**Stated goal:** Please extend the article on small and ultra-small COTS units for aerospace and defense, starting after its final sentence.

**Extracted text:**
---
For COTS, Small is the Next Big Thing
Later this year, Marvel will release "Ant-Man," its latest film blockbuster, proving that superheroes can come in extremely small packages. Meanwhile, the aerospace and defense embedded commercial off-the-shelf (COTS) market are well ahead of the curve. We’ve already started to see whole new classes of small and ultra-small line-replaceable unit (LRU) offerings that are dramatically redefining the performance, power dissipation envelope, and cost savings that can be achieved with "shoebox" and even "pocket-sized" processors and Gigabit Ethernet switch and router LRUs.
Recently, market demand has intersected with previously unattainable higher levels of integration, enabling these new classes of technology miniaturization. First installed in smaller unmanned aircraft system (UAS) platforms, these new small and ultra-small LRUs are opening up entirely new market opportunities. These LRUs are equally adept at reducing size, weight, power, and cost (SWaP-C) on helicopters and ground vehicles as well. Users can rapidly migrate toward faster and faster sensor interfaces on their manned and unmanned airborne and ground vehicles, for example, from cameras collecting high-resolution data or from radars and other onboard sensors. In cases where 10/100 Ethernet used to suffice, platforms now require Gigabit Ethernet (GbE). At the same time, designers and users are seeking ways to eliminate space and weight in already burdened platforms, leading to efforts like the US Army’s VICTORY standard, which aims to reduce hardware redundancy and foster interoperability.
In response, COTS vendors have begun to leverage technology advances to address these two market drivers. One recent approach is the use of multipurpose shoebox-sized stackable LRUs that combine Core i7 processing with Cisco IOS network routing software that runs as an application on Linux or on a VMware Hypervisor. This approach adds the capabilities of a secure Cisco router or virtual machine application without adding any additional weight to the processor system. With this setup, two or more standalone functions can be deployed in a single chassis, slashing required equipment space by 50 percent and cutting weight by four to five pounds.
An even more dramatic development is the emergence of a new class of function-specific ultra-small form factor (USFF) standalone LRU solutions, such as pocket-sized network routers, switches, and computers. These small subsystems take advantage of low-power processors, like ARM and Atom, developed for battery-powered or very power-sensitive applications, such as mobile phones and tablets. The smaller hardware on these diminutive boxes also tells a big story: The latest generation of silicon, from switches to CPUs, is shrinking the size of the die and reducing power consumption. In one great example, new Ethernet switch architectures feature low-power Gigabit Ethernet PHYs capable of turning off unused ports, putting them in a low-power or idle state. They are also intelligent enough to sense the length of the cable connection, limiting power for transmitting data, to say, 10 meters, rather than defaulting to the 100-meter Ethernet specification.
---
**Data section:**

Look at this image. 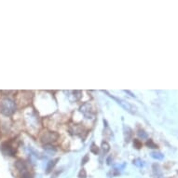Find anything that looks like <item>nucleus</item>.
<instances>
[{
    "label": "nucleus",
    "instance_id": "nucleus-13",
    "mask_svg": "<svg viewBox=\"0 0 178 178\" xmlns=\"http://www.w3.org/2000/svg\"><path fill=\"white\" fill-rule=\"evenodd\" d=\"M134 164L135 165V166H137V167H143L144 166V163H143V161L137 159V160H134Z\"/></svg>",
    "mask_w": 178,
    "mask_h": 178
},
{
    "label": "nucleus",
    "instance_id": "nucleus-9",
    "mask_svg": "<svg viewBox=\"0 0 178 178\" xmlns=\"http://www.w3.org/2000/svg\"><path fill=\"white\" fill-rule=\"evenodd\" d=\"M102 148H103V150L105 153L106 152H108L110 150V146H109V144L107 143V142H103L102 143Z\"/></svg>",
    "mask_w": 178,
    "mask_h": 178
},
{
    "label": "nucleus",
    "instance_id": "nucleus-20",
    "mask_svg": "<svg viewBox=\"0 0 178 178\" xmlns=\"http://www.w3.org/2000/svg\"><path fill=\"white\" fill-rule=\"evenodd\" d=\"M124 92H125L126 93H128V94H130L131 97H135V95H134V93H131V92H130V90H124Z\"/></svg>",
    "mask_w": 178,
    "mask_h": 178
},
{
    "label": "nucleus",
    "instance_id": "nucleus-4",
    "mask_svg": "<svg viewBox=\"0 0 178 178\" xmlns=\"http://www.w3.org/2000/svg\"><path fill=\"white\" fill-rule=\"evenodd\" d=\"M79 111L83 114L86 118H90L93 117V113H92V106H90V103H84L83 105L80 106Z\"/></svg>",
    "mask_w": 178,
    "mask_h": 178
},
{
    "label": "nucleus",
    "instance_id": "nucleus-7",
    "mask_svg": "<svg viewBox=\"0 0 178 178\" xmlns=\"http://www.w3.org/2000/svg\"><path fill=\"white\" fill-rule=\"evenodd\" d=\"M151 157L153 159L157 160H163V158H164V156L161 154L160 152H152Z\"/></svg>",
    "mask_w": 178,
    "mask_h": 178
},
{
    "label": "nucleus",
    "instance_id": "nucleus-1",
    "mask_svg": "<svg viewBox=\"0 0 178 178\" xmlns=\"http://www.w3.org/2000/svg\"><path fill=\"white\" fill-rule=\"evenodd\" d=\"M16 105L10 98H4L0 101V111L5 116H11L15 112Z\"/></svg>",
    "mask_w": 178,
    "mask_h": 178
},
{
    "label": "nucleus",
    "instance_id": "nucleus-12",
    "mask_svg": "<svg viewBox=\"0 0 178 178\" xmlns=\"http://www.w3.org/2000/svg\"><path fill=\"white\" fill-rule=\"evenodd\" d=\"M73 94H74V97H75V100H79L81 97L80 90H75V92H73Z\"/></svg>",
    "mask_w": 178,
    "mask_h": 178
},
{
    "label": "nucleus",
    "instance_id": "nucleus-2",
    "mask_svg": "<svg viewBox=\"0 0 178 178\" xmlns=\"http://www.w3.org/2000/svg\"><path fill=\"white\" fill-rule=\"evenodd\" d=\"M103 93H106L107 95H109L111 98L114 99V100L117 102L118 105H120L124 109H125L126 111H128V112H130V113H131V114H135V113H136V111H137V108H136L134 105H132L131 103H128V102H126V101H124V100H122V99H118V98H117V97L113 96V95L109 94L107 90H103Z\"/></svg>",
    "mask_w": 178,
    "mask_h": 178
},
{
    "label": "nucleus",
    "instance_id": "nucleus-8",
    "mask_svg": "<svg viewBox=\"0 0 178 178\" xmlns=\"http://www.w3.org/2000/svg\"><path fill=\"white\" fill-rule=\"evenodd\" d=\"M16 167H17L20 171H23V170H25L26 166H25V163H24L23 160H18L17 163H16Z\"/></svg>",
    "mask_w": 178,
    "mask_h": 178
},
{
    "label": "nucleus",
    "instance_id": "nucleus-17",
    "mask_svg": "<svg viewBox=\"0 0 178 178\" xmlns=\"http://www.w3.org/2000/svg\"><path fill=\"white\" fill-rule=\"evenodd\" d=\"M134 147H135L136 148L142 147V143H140V141H139V140L134 139Z\"/></svg>",
    "mask_w": 178,
    "mask_h": 178
},
{
    "label": "nucleus",
    "instance_id": "nucleus-6",
    "mask_svg": "<svg viewBox=\"0 0 178 178\" xmlns=\"http://www.w3.org/2000/svg\"><path fill=\"white\" fill-rule=\"evenodd\" d=\"M124 135H125V140L126 142H129L130 139L132 136V131L130 127L128 126H124Z\"/></svg>",
    "mask_w": 178,
    "mask_h": 178
},
{
    "label": "nucleus",
    "instance_id": "nucleus-19",
    "mask_svg": "<svg viewBox=\"0 0 178 178\" xmlns=\"http://www.w3.org/2000/svg\"><path fill=\"white\" fill-rule=\"evenodd\" d=\"M88 160H89V156H88V155H86V156L84 157V159L82 160V164H85Z\"/></svg>",
    "mask_w": 178,
    "mask_h": 178
},
{
    "label": "nucleus",
    "instance_id": "nucleus-16",
    "mask_svg": "<svg viewBox=\"0 0 178 178\" xmlns=\"http://www.w3.org/2000/svg\"><path fill=\"white\" fill-rule=\"evenodd\" d=\"M90 151H92V153H94V154H97V153L99 152V149H98V147L95 146L94 144H92V147H90Z\"/></svg>",
    "mask_w": 178,
    "mask_h": 178
},
{
    "label": "nucleus",
    "instance_id": "nucleus-15",
    "mask_svg": "<svg viewBox=\"0 0 178 178\" xmlns=\"http://www.w3.org/2000/svg\"><path fill=\"white\" fill-rule=\"evenodd\" d=\"M78 177L79 178H86L87 177V173H86V171L84 169H82L79 172V173H78Z\"/></svg>",
    "mask_w": 178,
    "mask_h": 178
},
{
    "label": "nucleus",
    "instance_id": "nucleus-18",
    "mask_svg": "<svg viewBox=\"0 0 178 178\" xmlns=\"http://www.w3.org/2000/svg\"><path fill=\"white\" fill-rule=\"evenodd\" d=\"M23 178H33V177H32V175H30V173H27V172H25V173H23Z\"/></svg>",
    "mask_w": 178,
    "mask_h": 178
},
{
    "label": "nucleus",
    "instance_id": "nucleus-11",
    "mask_svg": "<svg viewBox=\"0 0 178 178\" xmlns=\"http://www.w3.org/2000/svg\"><path fill=\"white\" fill-rule=\"evenodd\" d=\"M44 149L47 150V151H49V152H55L56 151V148L54 147L51 146V144H45Z\"/></svg>",
    "mask_w": 178,
    "mask_h": 178
},
{
    "label": "nucleus",
    "instance_id": "nucleus-14",
    "mask_svg": "<svg viewBox=\"0 0 178 178\" xmlns=\"http://www.w3.org/2000/svg\"><path fill=\"white\" fill-rule=\"evenodd\" d=\"M147 146L149 147L150 148H156V147H158V146H157V144H155L154 143H153L152 140H148V141H147Z\"/></svg>",
    "mask_w": 178,
    "mask_h": 178
},
{
    "label": "nucleus",
    "instance_id": "nucleus-10",
    "mask_svg": "<svg viewBox=\"0 0 178 178\" xmlns=\"http://www.w3.org/2000/svg\"><path fill=\"white\" fill-rule=\"evenodd\" d=\"M137 134H138L140 138H142V139H147V134L144 130H139Z\"/></svg>",
    "mask_w": 178,
    "mask_h": 178
},
{
    "label": "nucleus",
    "instance_id": "nucleus-3",
    "mask_svg": "<svg viewBox=\"0 0 178 178\" xmlns=\"http://www.w3.org/2000/svg\"><path fill=\"white\" fill-rule=\"evenodd\" d=\"M58 137H59V135L54 131H45L40 135V140H41V142L48 144L49 143L55 142L58 139Z\"/></svg>",
    "mask_w": 178,
    "mask_h": 178
},
{
    "label": "nucleus",
    "instance_id": "nucleus-5",
    "mask_svg": "<svg viewBox=\"0 0 178 178\" xmlns=\"http://www.w3.org/2000/svg\"><path fill=\"white\" fill-rule=\"evenodd\" d=\"M59 160V159H54V160H49L48 164H47V167H46V173H51L52 171V169L54 168V166L56 165L57 163V161Z\"/></svg>",
    "mask_w": 178,
    "mask_h": 178
}]
</instances>
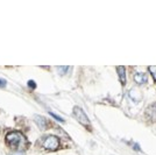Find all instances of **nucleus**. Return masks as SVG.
<instances>
[{"label": "nucleus", "mask_w": 156, "mask_h": 155, "mask_svg": "<svg viewBox=\"0 0 156 155\" xmlns=\"http://www.w3.org/2000/svg\"><path fill=\"white\" fill-rule=\"evenodd\" d=\"M50 114H51V116L54 117V118H56V119H57L58 121H61V123H64V119H63V118H61V117H58L57 114H55L54 112H50Z\"/></svg>", "instance_id": "nucleus-10"}, {"label": "nucleus", "mask_w": 156, "mask_h": 155, "mask_svg": "<svg viewBox=\"0 0 156 155\" xmlns=\"http://www.w3.org/2000/svg\"><path fill=\"white\" fill-rule=\"evenodd\" d=\"M28 85H29L30 88H33V89H34V88L36 86V85H35V82H34V81H29V82H28Z\"/></svg>", "instance_id": "nucleus-13"}, {"label": "nucleus", "mask_w": 156, "mask_h": 155, "mask_svg": "<svg viewBox=\"0 0 156 155\" xmlns=\"http://www.w3.org/2000/svg\"><path fill=\"white\" fill-rule=\"evenodd\" d=\"M42 146L46 149L49 150H55V149L58 148L59 146V139L55 135H49L44 139V141L42 143Z\"/></svg>", "instance_id": "nucleus-2"}, {"label": "nucleus", "mask_w": 156, "mask_h": 155, "mask_svg": "<svg viewBox=\"0 0 156 155\" xmlns=\"http://www.w3.org/2000/svg\"><path fill=\"white\" fill-rule=\"evenodd\" d=\"M129 97L134 100V102H139V100H141V98H142V95H141V92L136 89H132L129 90Z\"/></svg>", "instance_id": "nucleus-5"}, {"label": "nucleus", "mask_w": 156, "mask_h": 155, "mask_svg": "<svg viewBox=\"0 0 156 155\" xmlns=\"http://www.w3.org/2000/svg\"><path fill=\"white\" fill-rule=\"evenodd\" d=\"M148 70H149V72L153 75L154 79L156 81V65H150L149 68H148Z\"/></svg>", "instance_id": "nucleus-9"}, {"label": "nucleus", "mask_w": 156, "mask_h": 155, "mask_svg": "<svg viewBox=\"0 0 156 155\" xmlns=\"http://www.w3.org/2000/svg\"><path fill=\"white\" fill-rule=\"evenodd\" d=\"M6 141L8 142V145L12 148L19 149V152H21L27 146L26 138L20 132H9V133H7Z\"/></svg>", "instance_id": "nucleus-1"}, {"label": "nucleus", "mask_w": 156, "mask_h": 155, "mask_svg": "<svg viewBox=\"0 0 156 155\" xmlns=\"http://www.w3.org/2000/svg\"><path fill=\"white\" fill-rule=\"evenodd\" d=\"M66 70H69V67H59L58 68V71L61 72H65Z\"/></svg>", "instance_id": "nucleus-11"}, {"label": "nucleus", "mask_w": 156, "mask_h": 155, "mask_svg": "<svg viewBox=\"0 0 156 155\" xmlns=\"http://www.w3.org/2000/svg\"><path fill=\"white\" fill-rule=\"evenodd\" d=\"M147 116L150 118V120H155V117L156 116V104H154V105H150L149 107L147 109Z\"/></svg>", "instance_id": "nucleus-6"}, {"label": "nucleus", "mask_w": 156, "mask_h": 155, "mask_svg": "<svg viewBox=\"0 0 156 155\" xmlns=\"http://www.w3.org/2000/svg\"><path fill=\"white\" fill-rule=\"evenodd\" d=\"M35 120H36V124L39 125L40 127L42 129H44L46 128V126H47V120L43 118V117H41V116H35Z\"/></svg>", "instance_id": "nucleus-8"}, {"label": "nucleus", "mask_w": 156, "mask_h": 155, "mask_svg": "<svg viewBox=\"0 0 156 155\" xmlns=\"http://www.w3.org/2000/svg\"><path fill=\"white\" fill-rule=\"evenodd\" d=\"M147 75L144 72H135L134 75V81L136 82L137 84H143V83H147Z\"/></svg>", "instance_id": "nucleus-4"}, {"label": "nucleus", "mask_w": 156, "mask_h": 155, "mask_svg": "<svg viewBox=\"0 0 156 155\" xmlns=\"http://www.w3.org/2000/svg\"><path fill=\"white\" fill-rule=\"evenodd\" d=\"M12 155H25V153H22V152H16V153H13Z\"/></svg>", "instance_id": "nucleus-14"}, {"label": "nucleus", "mask_w": 156, "mask_h": 155, "mask_svg": "<svg viewBox=\"0 0 156 155\" xmlns=\"http://www.w3.org/2000/svg\"><path fill=\"white\" fill-rule=\"evenodd\" d=\"M73 116H75V118L77 119L79 123L83 124V125H89L90 124L89 117L86 116V113L79 106H75L73 107Z\"/></svg>", "instance_id": "nucleus-3"}, {"label": "nucleus", "mask_w": 156, "mask_h": 155, "mask_svg": "<svg viewBox=\"0 0 156 155\" xmlns=\"http://www.w3.org/2000/svg\"><path fill=\"white\" fill-rule=\"evenodd\" d=\"M117 70H118V72H119V77H120L121 83L125 84V83H126V70H125V67L119 65L117 68Z\"/></svg>", "instance_id": "nucleus-7"}, {"label": "nucleus", "mask_w": 156, "mask_h": 155, "mask_svg": "<svg viewBox=\"0 0 156 155\" xmlns=\"http://www.w3.org/2000/svg\"><path fill=\"white\" fill-rule=\"evenodd\" d=\"M0 86H1V88L6 86V81H5V79H2V78H0Z\"/></svg>", "instance_id": "nucleus-12"}]
</instances>
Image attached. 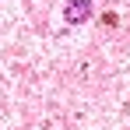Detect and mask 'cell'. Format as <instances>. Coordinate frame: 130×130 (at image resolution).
<instances>
[{
  "label": "cell",
  "instance_id": "cell-1",
  "mask_svg": "<svg viewBox=\"0 0 130 130\" xmlns=\"http://www.w3.org/2000/svg\"><path fill=\"white\" fill-rule=\"evenodd\" d=\"M88 18H91V4H88V0H70V4H67V21L70 25L88 21Z\"/></svg>",
  "mask_w": 130,
  "mask_h": 130
}]
</instances>
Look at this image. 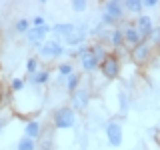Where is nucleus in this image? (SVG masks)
<instances>
[{
	"instance_id": "nucleus-1",
	"label": "nucleus",
	"mask_w": 160,
	"mask_h": 150,
	"mask_svg": "<svg viewBox=\"0 0 160 150\" xmlns=\"http://www.w3.org/2000/svg\"><path fill=\"white\" fill-rule=\"evenodd\" d=\"M52 128L54 130H70L76 126V120H78V114L74 112L72 108L68 106V104H64V106H58L54 108L52 112Z\"/></svg>"
},
{
	"instance_id": "nucleus-2",
	"label": "nucleus",
	"mask_w": 160,
	"mask_h": 150,
	"mask_svg": "<svg viewBox=\"0 0 160 150\" xmlns=\"http://www.w3.org/2000/svg\"><path fill=\"white\" fill-rule=\"evenodd\" d=\"M64 54H66V46H64L62 40H58V38H48L46 42L40 46V50H38V58L46 60V62L60 60Z\"/></svg>"
},
{
	"instance_id": "nucleus-3",
	"label": "nucleus",
	"mask_w": 160,
	"mask_h": 150,
	"mask_svg": "<svg viewBox=\"0 0 160 150\" xmlns=\"http://www.w3.org/2000/svg\"><path fill=\"white\" fill-rule=\"evenodd\" d=\"M154 48L148 40H142L140 44H136L132 50H130V60H132L136 66H148L154 60Z\"/></svg>"
},
{
	"instance_id": "nucleus-4",
	"label": "nucleus",
	"mask_w": 160,
	"mask_h": 150,
	"mask_svg": "<svg viewBox=\"0 0 160 150\" xmlns=\"http://www.w3.org/2000/svg\"><path fill=\"white\" fill-rule=\"evenodd\" d=\"M98 70L104 76V80H116V78H120V72H122V58L116 56L114 52H110L108 56L100 62Z\"/></svg>"
},
{
	"instance_id": "nucleus-5",
	"label": "nucleus",
	"mask_w": 160,
	"mask_h": 150,
	"mask_svg": "<svg viewBox=\"0 0 160 150\" xmlns=\"http://www.w3.org/2000/svg\"><path fill=\"white\" fill-rule=\"evenodd\" d=\"M104 134H106V142L108 146L118 148L122 146V140H124V128L122 122L118 118H110L106 124H104Z\"/></svg>"
},
{
	"instance_id": "nucleus-6",
	"label": "nucleus",
	"mask_w": 160,
	"mask_h": 150,
	"mask_svg": "<svg viewBox=\"0 0 160 150\" xmlns=\"http://www.w3.org/2000/svg\"><path fill=\"white\" fill-rule=\"evenodd\" d=\"M90 100H92V90H90V86H80L74 94H70V104L68 106L74 110V112H84L88 106H90Z\"/></svg>"
},
{
	"instance_id": "nucleus-7",
	"label": "nucleus",
	"mask_w": 160,
	"mask_h": 150,
	"mask_svg": "<svg viewBox=\"0 0 160 150\" xmlns=\"http://www.w3.org/2000/svg\"><path fill=\"white\" fill-rule=\"evenodd\" d=\"M50 32H52V26H50V24H44V26H32L28 30V34H26V42L32 48L40 50V46L48 40Z\"/></svg>"
},
{
	"instance_id": "nucleus-8",
	"label": "nucleus",
	"mask_w": 160,
	"mask_h": 150,
	"mask_svg": "<svg viewBox=\"0 0 160 150\" xmlns=\"http://www.w3.org/2000/svg\"><path fill=\"white\" fill-rule=\"evenodd\" d=\"M120 30H122V36H124V46L126 50H132L136 44L142 42V38H140L138 30L134 28V20H124V22L118 24Z\"/></svg>"
},
{
	"instance_id": "nucleus-9",
	"label": "nucleus",
	"mask_w": 160,
	"mask_h": 150,
	"mask_svg": "<svg viewBox=\"0 0 160 150\" xmlns=\"http://www.w3.org/2000/svg\"><path fill=\"white\" fill-rule=\"evenodd\" d=\"M88 32H90L88 24H76V30L64 40V46L66 48H78V46H82V44H86Z\"/></svg>"
},
{
	"instance_id": "nucleus-10",
	"label": "nucleus",
	"mask_w": 160,
	"mask_h": 150,
	"mask_svg": "<svg viewBox=\"0 0 160 150\" xmlns=\"http://www.w3.org/2000/svg\"><path fill=\"white\" fill-rule=\"evenodd\" d=\"M154 26H156V24L152 22V16H150V14H140V16L134 18V28L138 30V34H140V38H142V40H148L150 38Z\"/></svg>"
},
{
	"instance_id": "nucleus-11",
	"label": "nucleus",
	"mask_w": 160,
	"mask_h": 150,
	"mask_svg": "<svg viewBox=\"0 0 160 150\" xmlns=\"http://www.w3.org/2000/svg\"><path fill=\"white\" fill-rule=\"evenodd\" d=\"M102 10L108 14V16H112L116 22H124V18H126V12H124V4L120 2V0H106V2L102 4Z\"/></svg>"
},
{
	"instance_id": "nucleus-12",
	"label": "nucleus",
	"mask_w": 160,
	"mask_h": 150,
	"mask_svg": "<svg viewBox=\"0 0 160 150\" xmlns=\"http://www.w3.org/2000/svg\"><path fill=\"white\" fill-rule=\"evenodd\" d=\"M42 134H44L42 122H40L38 118H28L26 124H24V136H28V138H32V140L38 142V140L42 138Z\"/></svg>"
},
{
	"instance_id": "nucleus-13",
	"label": "nucleus",
	"mask_w": 160,
	"mask_h": 150,
	"mask_svg": "<svg viewBox=\"0 0 160 150\" xmlns=\"http://www.w3.org/2000/svg\"><path fill=\"white\" fill-rule=\"evenodd\" d=\"M50 80H52V72L50 68H40L34 76H28V82L32 88H42V86H48Z\"/></svg>"
},
{
	"instance_id": "nucleus-14",
	"label": "nucleus",
	"mask_w": 160,
	"mask_h": 150,
	"mask_svg": "<svg viewBox=\"0 0 160 150\" xmlns=\"http://www.w3.org/2000/svg\"><path fill=\"white\" fill-rule=\"evenodd\" d=\"M74 30H76V24L74 22H56V24H52V34L58 40H66Z\"/></svg>"
},
{
	"instance_id": "nucleus-15",
	"label": "nucleus",
	"mask_w": 160,
	"mask_h": 150,
	"mask_svg": "<svg viewBox=\"0 0 160 150\" xmlns=\"http://www.w3.org/2000/svg\"><path fill=\"white\" fill-rule=\"evenodd\" d=\"M80 60V70H82L84 74H92V72H96L98 66H100V62L96 60V56H94L92 52H88V54H84L82 58H78Z\"/></svg>"
},
{
	"instance_id": "nucleus-16",
	"label": "nucleus",
	"mask_w": 160,
	"mask_h": 150,
	"mask_svg": "<svg viewBox=\"0 0 160 150\" xmlns=\"http://www.w3.org/2000/svg\"><path fill=\"white\" fill-rule=\"evenodd\" d=\"M124 12H126V16H140V14H144V6H142V0H124Z\"/></svg>"
},
{
	"instance_id": "nucleus-17",
	"label": "nucleus",
	"mask_w": 160,
	"mask_h": 150,
	"mask_svg": "<svg viewBox=\"0 0 160 150\" xmlns=\"http://www.w3.org/2000/svg\"><path fill=\"white\" fill-rule=\"evenodd\" d=\"M80 86H82V74L80 72H72L66 80H64V90H66L68 94H74Z\"/></svg>"
},
{
	"instance_id": "nucleus-18",
	"label": "nucleus",
	"mask_w": 160,
	"mask_h": 150,
	"mask_svg": "<svg viewBox=\"0 0 160 150\" xmlns=\"http://www.w3.org/2000/svg\"><path fill=\"white\" fill-rule=\"evenodd\" d=\"M56 72H58V82L64 84V80H66L72 72H76V70H74V64L70 62V60H64V62L56 64Z\"/></svg>"
},
{
	"instance_id": "nucleus-19",
	"label": "nucleus",
	"mask_w": 160,
	"mask_h": 150,
	"mask_svg": "<svg viewBox=\"0 0 160 150\" xmlns=\"http://www.w3.org/2000/svg\"><path fill=\"white\" fill-rule=\"evenodd\" d=\"M90 52L96 56L98 62H102V60L110 54V48H108L104 42H96V40H94V42H90Z\"/></svg>"
},
{
	"instance_id": "nucleus-20",
	"label": "nucleus",
	"mask_w": 160,
	"mask_h": 150,
	"mask_svg": "<svg viewBox=\"0 0 160 150\" xmlns=\"http://www.w3.org/2000/svg\"><path fill=\"white\" fill-rule=\"evenodd\" d=\"M24 88H26V80H24L22 76H12V78H10L8 90L12 92V96H14V94H20Z\"/></svg>"
},
{
	"instance_id": "nucleus-21",
	"label": "nucleus",
	"mask_w": 160,
	"mask_h": 150,
	"mask_svg": "<svg viewBox=\"0 0 160 150\" xmlns=\"http://www.w3.org/2000/svg\"><path fill=\"white\" fill-rule=\"evenodd\" d=\"M116 96H118V102H120V114H126L128 108H130V96H128V92L124 88H120L118 92H116Z\"/></svg>"
},
{
	"instance_id": "nucleus-22",
	"label": "nucleus",
	"mask_w": 160,
	"mask_h": 150,
	"mask_svg": "<svg viewBox=\"0 0 160 150\" xmlns=\"http://www.w3.org/2000/svg\"><path fill=\"white\" fill-rule=\"evenodd\" d=\"M16 150H38V142L28 136H22L16 142Z\"/></svg>"
},
{
	"instance_id": "nucleus-23",
	"label": "nucleus",
	"mask_w": 160,
	"mask_h": 150,
	"mask_svg": "<svg viewBox=\"0 0 160 150\" xmlns=\"http://www.w3.org/2000/svg\"><path fill=\"white\" fill-rule=\"evenodd\" d=\"M30 28H32V24H30L28 18H18L16 22H14V32H16V34H22V36H26Z\"/></svg>"
},
{
	"instance_id": "nucleus-24",
	"label": "nucleus",
	"mask_w": 160,
	"mask_h": 150,
	"mask_svg": "<svg viewBox=\"0 0 160 150\" xmlns=\"http://www.w3.org/2000/svg\"><path fill=\"white\" fill-rule=\"evenodd\" d=\"M38 70H40V58L38 56L26 58V74H28V76H34Z\"/></svg>"
},
{
	"instance_id": "nucleus-25",
	"label": "nucleus",
	"mask_w": 160,
	"mask_h": 150,
	"mask_svg": "<svg viewBox=\"0 0 160 150\" xmlns=\"http://www.w3.org/2000/svg\"><path fill=\"white\" fill-rule=\"evenodd\" d=\"M148 42L152 44L154 48H160V24H156L152 30V34H150V38H148Z\"/></svg>"
},
{
	"instance_id": "nucleus-26",
	"label": "nucleus",
	"mask_w": 160,
	"mask_h": 150,
	"mask_svg": "<svg viewBox=\"0 0 160 150\" xmlns=\"http://www.w3.org/2000/svg\"><path fill=\"white\" fill-rule=\"evenodd\" d=\"M42 136H44V134H42ZM38 150H54L52 136H44L42 140H38Z\"/></svg>"
},
{
	"instance_id": "nucleus-27",
	"label": "nucleus",
	"mask_w": 160,
	"mask_h": 150,
	"mask_svg": "<svg viewBox=\"0 0 160 150\" xmlns=\"http://www.w3.org/2000/svg\"><path fill=\"white\" fill-rule=\"evenodd\" d=\"M70 8L74 10V12H78V14H82L84 10L88 8V2L86 0H72V2H70Z\"/></svg>"
},
{
	"instance_id": "nucleus-28",
	"label": "nucleus",
	"mask_w": 160,
	"mask_h": 150,
	"mask_svg": "<svg viewBox=\"0 0 160 150\" xmlns=\"http://www.w3.org/2000/svg\"><path fill=\"white\" fill-rule=\"evenodd\" d=\"M30 24L32 26H44V24H48L46 20H44L42 14H36V16H32V20H30Z\"/></svg>"
},
{
	"instance_id": "nucleus-29",
	"label": "nucleus",
	"mask_w": 160,
	"mask_h": 150,
	"mask_svg": "<svg viewBox=\"0 0 160 150\" xmlns=\"http://www.w3.org/2000/svg\"><path fill=\"white\" fill-rule=\"evenodd\" d=\"M142 6H144V8H158L160 2H158V0H144Z\"/></svg>"
},
{
	"instance_id": "nucleus-30",
	"label": "nucleus",
	"mask_w": 160,
	"mask_h": 150,
	"mask_svg": "<svg viewBox=\"0 0 160 150\" xmlns=\"http://www.w3.org/2000/svg\"><path fill=\"white\" fill-rule=\"evenodd\" d=\"M4 126H6V118H4V116H0V132L4 130Z\"/></svg>"
}]
</instances>
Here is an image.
---
**The answer:**
What’s more, rather than using traditional connectors like DTL-38999s, USFF boxes often use new "micro-miniature 38999-like" connectors which deliver all of the performance benefits of their larger 38999 cousins but in smaller, lighter, and more dense configurations. On many platforms, just finding available space to add new hardware can be a real challenge. These small, low-power USFF boxes enable system integrators to easily install the solution they require without adding significant SWaP burdens. They are limited, either in processor performance or port count, compared to larger solutions, but for many applications, they hit the sweet spot in ways that designers could previously only hope for. These tiny USFF solutions also open up whole new system upgrade architecture possibilities. For example, size-optimized USFF data bridge devices can be used to translate legacy data bus protocols from a platform’s traditional data buses (i.e., CAN, RS422, MIL-STD-1553) and convert them to Ethernet for the improved situational awareness offered by an IP network. This approach provides a low-cost alternative to large and expensive one-size-fits-all data concentrator/conversion solutions, for which you’ll likely end up paying for much more functionality than you’d ever use or need.
USFFs are also being deployed right now. In a recent example, a tactical UAS used for reconnaissance, surveillance, and targeting required upgrades for Ethernet switching capabilities for onboard communications and sensor payload equipment. The relatively small physical size of these platforms and the noisy electromagnetic interference (EMI) generated by their communications equipment presented a challenge to the manufacturer, who was seeking a COTS networking solution. Their USFF solution was Curtiss-Wright’s "pocket-sized" miniature Parvus DuraNET 20-11 and 20-12 Ethernet switches. These LRUs are 10 percent of the size of a traditional small form factor GbE switch and only 25 percent of the weight of the next lightest Ethernet switch available in the company portfolio. Using microminiature MIL-circular connectors, this type of LRU can feature eight ports of GbE or, when fitted with a miniature rectangular Quadrax connector for enhanced signal integrity, it supports six ports of shielded 10/100 Ethernet.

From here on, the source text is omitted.